Primary osteoarthritis (OA) is a common late-onset disease that exhibits complex genetic transmittance. A previous genome-wide linkage scan of OA affected sibling pair families (ascertained by total joint replacement surgery) identified a region of suggestive linkage on chromosome 6, with a maximum multipoint-LOD score (MLS) of 2.9 in 194 families containing sibling pairs concordant for total hip replacement (THR-families). However, up to 50 cM of the chromosome had a multipoint-LOD score >2.0, vvindicating that the susceptibility locus was poorly mapped. We have now genotyped chromosome 6 to a higher density in an expanded cohort of 378 THR-families. We obtained an MLS of 2.8 to an 11.4 cM interval defined by markers D6S452 and 509-8B2, which map between 70.5 to 81.9 cM from the 6p-telomere.
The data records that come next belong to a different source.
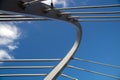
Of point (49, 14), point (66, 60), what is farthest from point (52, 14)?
point (66, 60)

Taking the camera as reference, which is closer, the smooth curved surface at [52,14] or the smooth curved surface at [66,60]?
the smooth curved surface at [52,14]

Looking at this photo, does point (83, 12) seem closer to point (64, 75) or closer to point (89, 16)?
point (89, 16)

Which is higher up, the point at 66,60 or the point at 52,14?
the point at 66,60

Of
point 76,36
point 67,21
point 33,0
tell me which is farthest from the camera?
point 76,36

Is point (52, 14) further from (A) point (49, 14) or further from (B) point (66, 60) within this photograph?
(B) point (66, 60)

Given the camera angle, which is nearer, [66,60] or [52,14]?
[52,14]

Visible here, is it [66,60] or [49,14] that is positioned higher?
[66,60]

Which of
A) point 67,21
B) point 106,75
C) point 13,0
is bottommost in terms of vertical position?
point 13,0

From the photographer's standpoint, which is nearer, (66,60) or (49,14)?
(49,14)

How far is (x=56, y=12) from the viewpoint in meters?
8.63

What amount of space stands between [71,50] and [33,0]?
7142mm

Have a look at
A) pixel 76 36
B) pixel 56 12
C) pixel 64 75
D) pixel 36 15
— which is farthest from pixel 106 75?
pixel 36 15

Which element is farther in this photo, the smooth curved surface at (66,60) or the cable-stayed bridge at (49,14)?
the smooth curved surface at (66,60)

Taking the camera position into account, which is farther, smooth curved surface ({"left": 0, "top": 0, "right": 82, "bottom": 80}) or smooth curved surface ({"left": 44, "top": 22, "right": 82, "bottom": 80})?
smooth curved surface ({"left": 44, "top": 22, "right": 82, "bottom": 80})
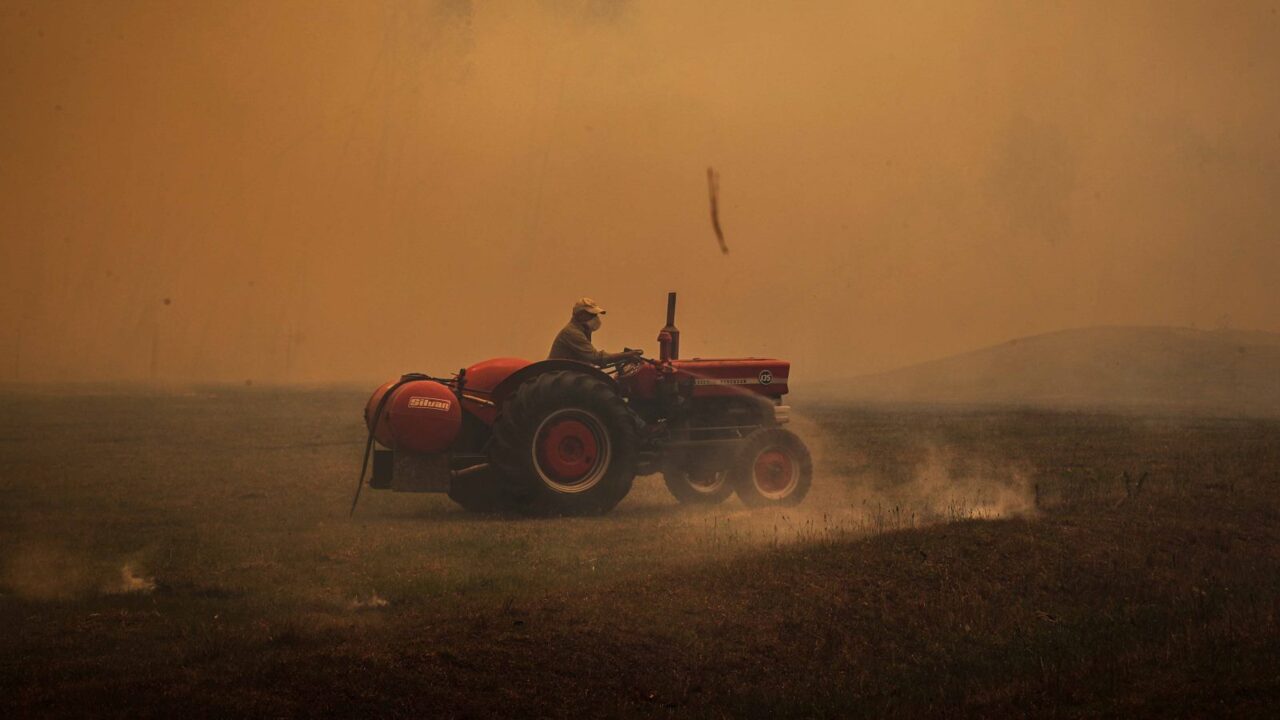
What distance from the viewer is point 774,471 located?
47.4ft

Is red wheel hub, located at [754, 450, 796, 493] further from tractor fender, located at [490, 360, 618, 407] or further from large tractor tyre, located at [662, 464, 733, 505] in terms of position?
tractor fender, located at [490, 360, 618, 407]

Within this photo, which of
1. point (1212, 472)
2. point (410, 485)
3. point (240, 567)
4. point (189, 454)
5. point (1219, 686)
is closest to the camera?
point (1219, 686)

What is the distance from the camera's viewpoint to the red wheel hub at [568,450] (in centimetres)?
1319

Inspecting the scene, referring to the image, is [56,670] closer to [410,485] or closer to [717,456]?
[410,485]

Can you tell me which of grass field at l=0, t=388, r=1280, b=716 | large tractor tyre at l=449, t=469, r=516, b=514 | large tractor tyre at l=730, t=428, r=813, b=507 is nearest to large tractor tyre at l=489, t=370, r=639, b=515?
large tractor tyre at l=449, t=469, r=516, b=514

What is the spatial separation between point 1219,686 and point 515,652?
4.41 meters

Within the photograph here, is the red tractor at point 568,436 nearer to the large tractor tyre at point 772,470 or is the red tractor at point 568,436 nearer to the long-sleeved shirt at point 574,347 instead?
Answer: the large tractor tyre at point 772,470

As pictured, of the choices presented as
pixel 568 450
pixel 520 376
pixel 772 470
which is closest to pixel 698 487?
pixel 772 470

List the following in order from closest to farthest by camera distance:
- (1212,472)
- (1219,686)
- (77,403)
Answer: (1219,686)
(1212,472)
(77,403)

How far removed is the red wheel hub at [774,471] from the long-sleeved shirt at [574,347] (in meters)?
2.51

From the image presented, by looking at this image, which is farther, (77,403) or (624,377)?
(77,403)

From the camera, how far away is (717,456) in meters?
14.5

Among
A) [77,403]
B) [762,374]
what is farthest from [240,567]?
[77,403]

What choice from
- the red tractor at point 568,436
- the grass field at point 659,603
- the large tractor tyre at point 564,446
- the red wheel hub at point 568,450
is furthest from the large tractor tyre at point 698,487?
the red wheel hub at point 568,450
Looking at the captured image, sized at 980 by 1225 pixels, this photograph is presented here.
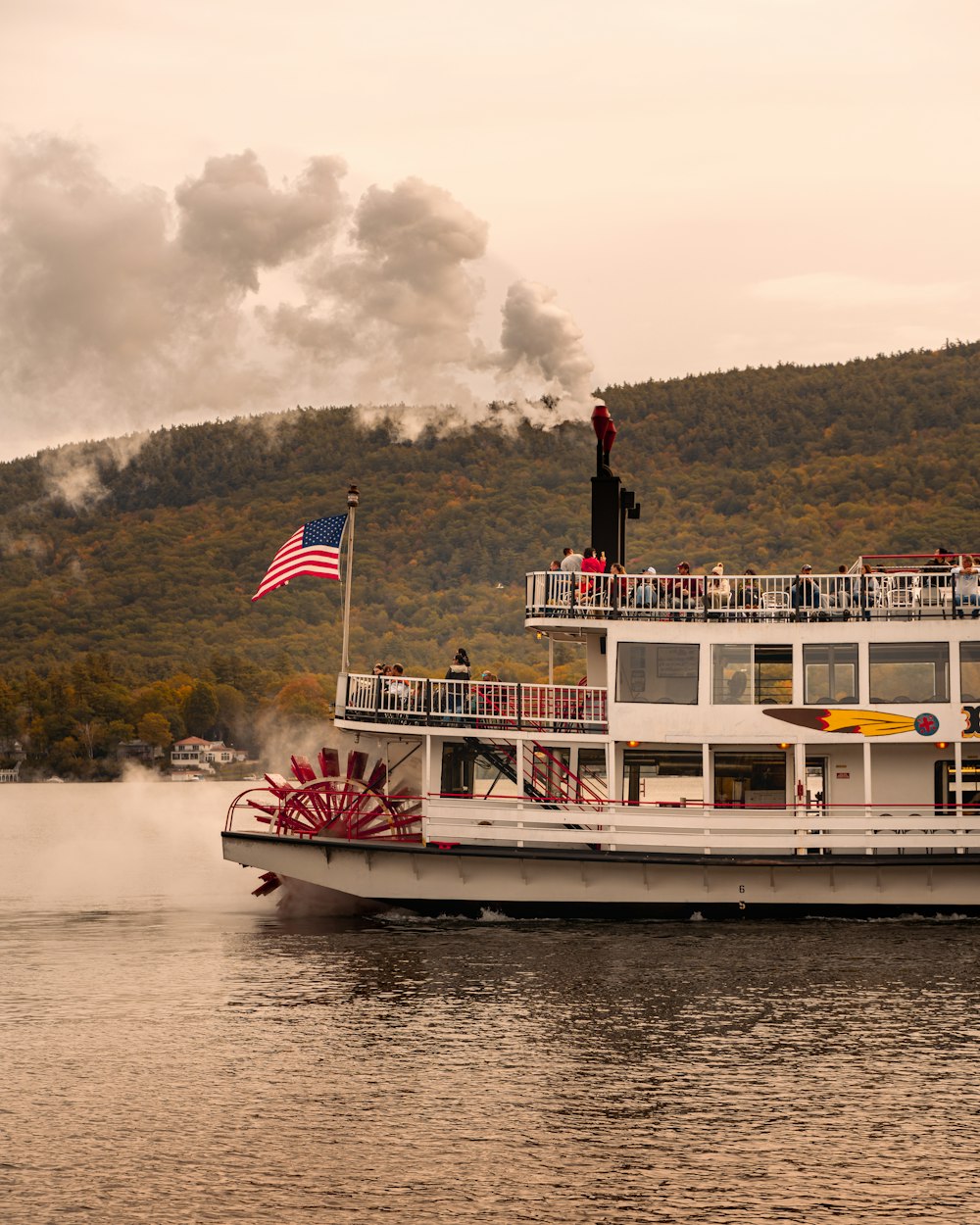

Stratification by gender revealed that this linkage was completely accounted for by female THR-families (n=146), with an MLS of 4.0 and with the highest two-point LOD score being 4.6 for marker D6S1573 (75.9 cM). The 11.4 cM interval just encompasses the candidate gene COL9A1 (81.9 cM). We identified and then genotyped twenty common single nucleotide polymorphisms (SNPs) from within COL9A1 in the 146 probands from our female THR-families and in 215 age-matched female controls. No SNP allele, genotype or haplotype demonstrated association to disease. Overall, we have narrowed the chromosome 6 OA susceptibility locus to a point at which linkage disequilibrium/association analysis is feasible, we have demonstrated that this locus is female specific, and found no evidence that COL9A1 encodes for the susceptibility.